PostgreSQL: A Set of Practices

Programming

I started working with PostgreSQL three years ago. During this time, I have managed to collect all the bugs you could imagine. To tell the truth, if I knew the current sad experience three years ago, my life would have been much easier. That’s exactly why I have decided to write a completely subjective article with a set of rules I stick to when using PostgreSQL. Perhaps, this article will help you avoid bugs I came across (and meet some other ones, ha ha!).

Safety Measures

The List of Rules

Almost every point below has a sad story behind itself, a story full of suffering and effort. The word “pain” marks the scariest situations that still make me shudder at night.

1. Version the Database Schema

A database schema is the code you have written. It should be in the Version Control System, and it should version with the rest of the project. In terms of PostgreSQL, I like Pyrseas most of all for this purpose. It converts a schema will all objects specific for PostgreSQL to a yaml file that versions. Such file allows us to work conveniently in branches, and also merge changes, in contrast to the pure SQL. As the final step, yaml file is compared with the database schema and an SQL migration is automatically generated.

Brief 1
Translate this sentence from the PostgreSQL article into Spanish: "A database schema is the code you have written."

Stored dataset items
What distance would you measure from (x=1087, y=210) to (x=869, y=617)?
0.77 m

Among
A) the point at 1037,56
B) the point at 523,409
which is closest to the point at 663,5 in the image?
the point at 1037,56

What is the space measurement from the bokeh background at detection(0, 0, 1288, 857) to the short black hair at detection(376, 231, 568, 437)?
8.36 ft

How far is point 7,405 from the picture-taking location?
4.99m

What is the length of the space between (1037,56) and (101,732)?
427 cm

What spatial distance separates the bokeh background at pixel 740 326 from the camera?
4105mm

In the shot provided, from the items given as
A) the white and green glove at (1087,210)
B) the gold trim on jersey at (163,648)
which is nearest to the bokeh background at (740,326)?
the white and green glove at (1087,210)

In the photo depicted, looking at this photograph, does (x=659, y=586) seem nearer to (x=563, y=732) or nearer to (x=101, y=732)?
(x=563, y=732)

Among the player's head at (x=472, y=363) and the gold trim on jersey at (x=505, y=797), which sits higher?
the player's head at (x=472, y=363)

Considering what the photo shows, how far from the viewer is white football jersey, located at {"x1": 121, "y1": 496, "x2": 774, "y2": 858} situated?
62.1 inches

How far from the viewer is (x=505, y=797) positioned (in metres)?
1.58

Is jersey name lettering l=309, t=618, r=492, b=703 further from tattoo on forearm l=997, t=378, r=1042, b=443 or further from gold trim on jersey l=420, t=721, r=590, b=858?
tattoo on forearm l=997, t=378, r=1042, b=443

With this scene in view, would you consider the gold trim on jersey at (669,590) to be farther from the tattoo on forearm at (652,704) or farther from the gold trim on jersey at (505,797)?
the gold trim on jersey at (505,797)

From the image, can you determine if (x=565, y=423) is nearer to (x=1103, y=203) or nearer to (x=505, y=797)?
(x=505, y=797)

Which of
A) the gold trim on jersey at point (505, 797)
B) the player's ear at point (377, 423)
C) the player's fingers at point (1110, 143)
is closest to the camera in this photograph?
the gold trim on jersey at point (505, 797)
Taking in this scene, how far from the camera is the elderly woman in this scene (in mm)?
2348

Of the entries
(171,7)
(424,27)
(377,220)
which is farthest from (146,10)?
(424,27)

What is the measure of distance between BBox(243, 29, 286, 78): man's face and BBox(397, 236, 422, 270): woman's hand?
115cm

Brief 2
Arrange the entries as a numbered list, starting at the line that contains "What is the length" and ending at the line that contains "62.1 inches". Leave out the blank lines.

Correct result 1
Un esquema de base de datos es el código que has escrito.

Correct result 2
1. What is the length of the space between (1037,56) and (101,732)?
2. 427 cm
3. What spatial distance separates the bokeh background at pixel 740 326 from the camera?
4. 4105mm
5. In the shot provided, from the items given as
6. A) the white and green glove at (1087,210)
7. B) the gold trim on jersey at (163,648)
8. which is nearest to the bokeh background at (740,326)?
9. the white and green glove at (1087,210)
10. In the photo depicted, looking at this photograph, does (x=659, y=586) seem nearer to (x=563, y=732) or nearer to (x=101, y=732)?
11. (x=563, y=732)
12. Among the player's head at (x=472, y=363) and the gold trim on jersey at (x=505, y=797), which sits higher?
13. the player's head at (x=472, y=363)
14. Considering what the photo shows, how far from the viewer is white football jersey, located at {"x1": 121, "y1": 496, "x2": 774, "y2": 858} situated?
15. 62.1 inches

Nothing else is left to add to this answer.